Die Wirtschaftlichkeit muss als zentraler politischer Maßstab gelten – insbesondere, wenn die gesetzlichen Anforderungen für Klimaschutz im Gebäudesektor steigen. Denn nur, wenn Maßnahmen aus sich heraus wirtschaftlich sind oder durch Förderung in die Wirtschaftlichkeit gehoben werden, wird tatsächlich gebaut und saniert werden. Ohne diese Voraussetzungen laufen gesetzliche Anforderungen ins Leere, da sie letztlich Bautätigkeit verhindern, wodurch notwendige CO2-Einsparungen nicht realisiert werden und soziale Härten im Wohnungsmarkt entstehen.
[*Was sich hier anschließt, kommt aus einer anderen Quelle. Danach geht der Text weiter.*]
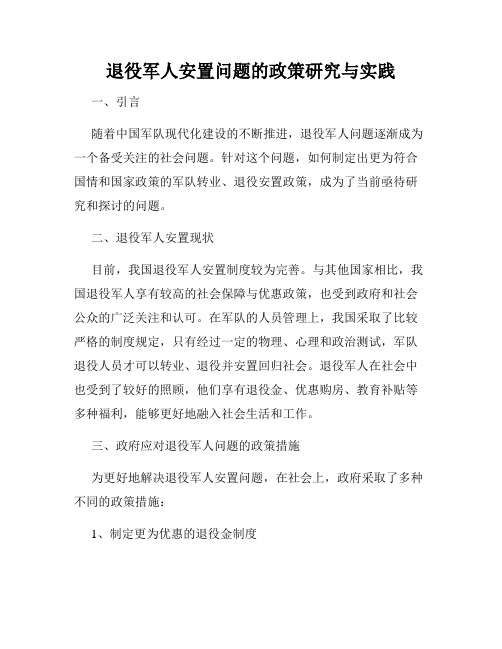 退役军人安置问题的政策研究与实践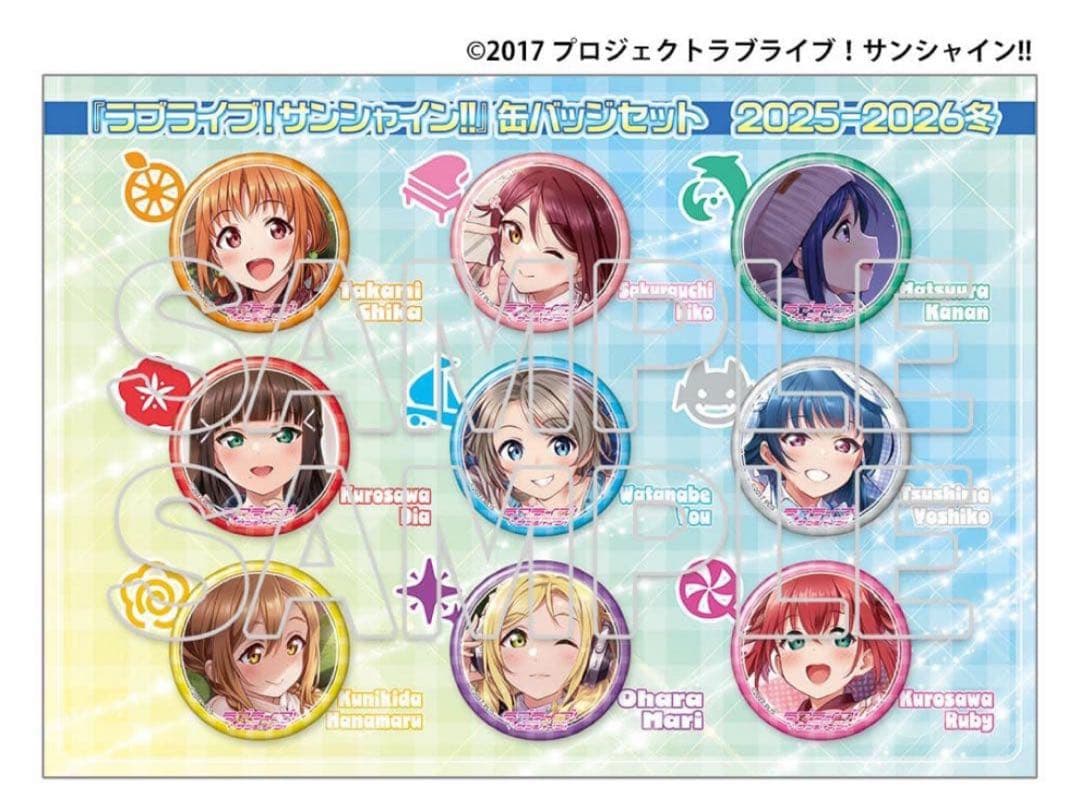 KADOKAWA C107 ラブライブ　缶バッジ　Aqours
Damit stünde auch das Ziel der Ampel-Koalition von 400.000 jährlich neuen Wohnungen in Frage.

Bei der Wahl der Mittel zur Erreichung der Klimaschutzziele muss Technologieoffenheit das oberste Gebot sein. Bauherren, Projektentwickler und Planer müssen nach eigenen Erwägungen entscheiden, welche Mittel sie zur Erreichung der vorgegebenen CO2-Zielwerte wählen. Nur so kann eine für das einzelne Bau- oder Sanierungsobjekt passende Lösung gefunden werden, die aus dem breiten Instrumentenmix von Energieeffizienzsteigerung bei der Gebäudehülle oder dem Einsatz von erneuerbaren Energien bei Strom oder Wärme die passenden Maßnahmen wählt.

Darüber hinaus sind die Klimaschutzziele Deutschlands nur dann zu erreichen, wenn die Dekarbonisierung des Energie- und Gebäudesektors gelingt und dies nicht gleichzeitig zu einer Überlastung des privaten und des gewerblichen Nutzers führt. Die soziale Frage der Bezahlbarkeit und die Berücksichtigung von sozialen Härten muss deshalb ebenso in den Blick genommen werden, wenn wir gemeinsam die gesetzten Ziele erreichen wollen.


Beitrag von Dr. Andreas Mattner (Präsident des Zentralen Immobilien Ausschusses ZIA).